The World Anti-Doping Agency (WADA), the foundation launched by the International Olympic Committee to combat performance-enhancing drugs in sports, has spoken out against Spanish football over its “alarming” lack of drug testing.

Testing programs in Spain have been nonexistent since the suspension of a testing laboratory in Madrid, and FIFA has failed to rectify the situation, claiming their only concern is international football, and UEFA has declared that their focus is only on their own competitions (Champions League, Europa League, European Championship).

While Spain’s own anti-doping organization says they plan to resume testing once they obtain the government’s permission, which could be by the end of this month, it’s been almost 12 months since a valid doping test was conducted in La Liga, according to World Soccer’s Jamie Rainbow

“The lack of testing in a country with one of the leading football leagues worldwide for a period of almost 12 months is alarming,” said a statement from WADA. “It will do little to instill confidence in a clean sport at a time when it is needed most.”

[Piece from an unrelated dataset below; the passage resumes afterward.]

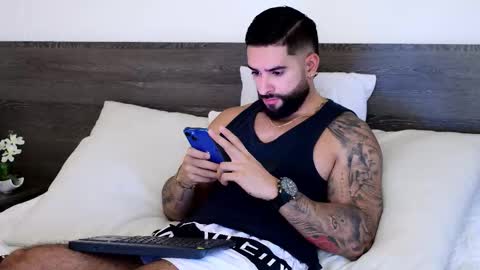 Lukhas f4f online show from 10/11/25, 09:35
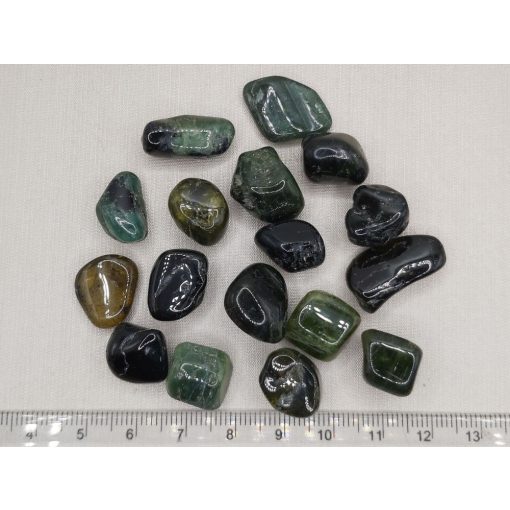 Verdelit zöld turmalin marokkő kicsi véletlenszerűen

According to a CNN article from June, FIFA conducted 31,242 doping tests in 2014 and 61 samples (0.20%) returned positive. That’s a higher rate than that of the 2012 Olympic Games, and the man who alerted the world to doping throughout Russian athletics, journalist Hajo Seppelt, believes football has its own problems as well. 


“People who say that there is no doping problem in football, that’s bullshit,” said Seppelt. “People say the drugs have no benefits, but look at the science and the distances covered by players in the game today.”

With the monetary reward of being a first-team footballer so high, doping is a competitive incentive for players with a low risk considering how difficult it is for anti-doping agencies to uncover its use.

According to Arsenal manager Arsene Wenger, he’s “played against many teams” that have used performance-enhancing drugs.

“Honestly, I don’t think we do enough [testing],” said Wenger. “It is very difficult for me to believe that you have 740 players at the World Cup and you come out with zero problems. Mathematically, that happens every time. But statistically, even for social drugs, it looks like we would do better to go deeper.”